## Problems
[1] Quote the passage of the report on the Belarusian and Ukrainian elections from "At the same" to "of the vote." word for word.
[2] Extend the report on the Belarusian and Ukrainian elections by continuing it from the point where it stops.

## Source
*****
At the same time, results announced yesterday from a separate presidential poll in neighbouring Belarus point to a resounding victory for a populist anti-corruption campaigner, Alexander Luka shenko. A political nobody only a few months ago, he humiliated his rival, the Belarus Prime Minister, Vyacheslav Kebich, by securing some 80 per cent of the vote.

The victory of Leonid Kuchma in a run-off poll in Ukraine was less emphatic but none the less promises a dramatic shift in the country's orientation. Provisional results from Sunday's voting suggest he won around 52 per cent of the vote compared with 45 per cent for Mr Kravchuk.

Elected President in December 1991 on the same day Ukrainians voted overwhelming for independence from the Soviet Union, Mr Kravchuk, a 60-year-old former Communist Party ideology secretary, had tried to focus the election on the single issue of Ukrainian statehood, presenting himself as its only guarantor. Mr Kuchma, 55, a former prime minister and industrialist, hammered away instead at Mr Kravchuk's economic record: a joke currency, plunging production, salaries only a tenth of those in Russia.
*****
## Recorded data
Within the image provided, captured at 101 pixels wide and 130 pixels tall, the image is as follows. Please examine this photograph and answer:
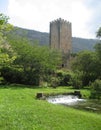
*****
## The results
[1]
At the same time, results announced yesterday from a separate presidential poll in neighbouring Belarus point to a resounding victory for a populist anti-corruption campaigner, Alexander Luka shenko. A political nobody only a few months ago, he humiliated his rival, the Belarus Prime Minister, Vyacheslav Kebich, by securing some 80 per cent of the vote.

[2]
Mr Kravchuk's defeat will delight Moscow, alarm Ukrainian nationalists fearful of a resurgent Russian empire and unnerve Western governments which worry that Ukraine, after only two- and-a-half years of independence, may slip back into Russia's orbit.

Provisional results show a country polarised between east and west. The rift, also evident in parliamentary elections in March, matches a dire forecast made by the the US Central Intelligence Agency in a classified report earlier this year. It warned that Ukraine's worsening economic state might split the country and propel ethnic Russians and Russian-speakers in the east to seek reunion with Russia.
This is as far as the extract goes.